As clever and relevant as the Oreo ads and others reacting to current events have managed to be, they have still not addressed the fundamental need in marketing to go beyond static, and broad segmentation-based content. Marketers need to look to an approach that not only relates to current events quickly, but places emphasis on the individual consumer, and takes into account coordinating a consistent experience across multiple channels.

In addition to being clever and timely, truly effective social media marketing needs to be personal. Imagine if Oreo had sent individual text messages with personalized messages to fans in that same timely manner. And imagine if these messages directed those fans to maybe a specific facebook page that contained specialized offers suited to an individual’s specific tastes.
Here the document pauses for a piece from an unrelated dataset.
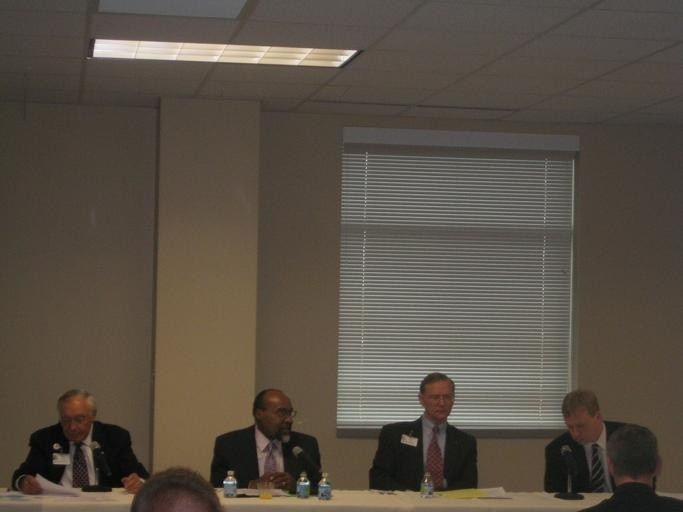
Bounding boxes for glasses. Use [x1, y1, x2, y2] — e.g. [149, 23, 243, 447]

This could be the next level of sophistication that drives more marketing effectiveness and ties more directly to revenue for the business.

Lastly, marketing needs to achieve scale through cross channel optimization by providing content to consumers wherever they go ensuring that information is reconciled and avoids channel conflict.

As customers engage with brands in different channels, provide commentary, share and exchange information, this context should be absorbed and used to immediately enhance the customer experience at every touch point.

Key Elements of Real Time Marketing


Real time marketing raises a number of questions and concerns around privacy and as this evolves further across social media it will be interesting to see if content from competitors will become even more intrusive and even more confusing.  And, it has become obvious that companies are getting more and more adept at this type of marketing. Anyone who has ever shopped or searched for anything (and who hasn’t?) has noticed that these items appear later in your e-mail, twitter feeds or on other sites that your browse.  As analytics become more and more sophisticated it will be interesting to see if the content that is delivered to us is more useful or just more overwhelming and numbing. I guess we will just have to see how the cookie crumbles.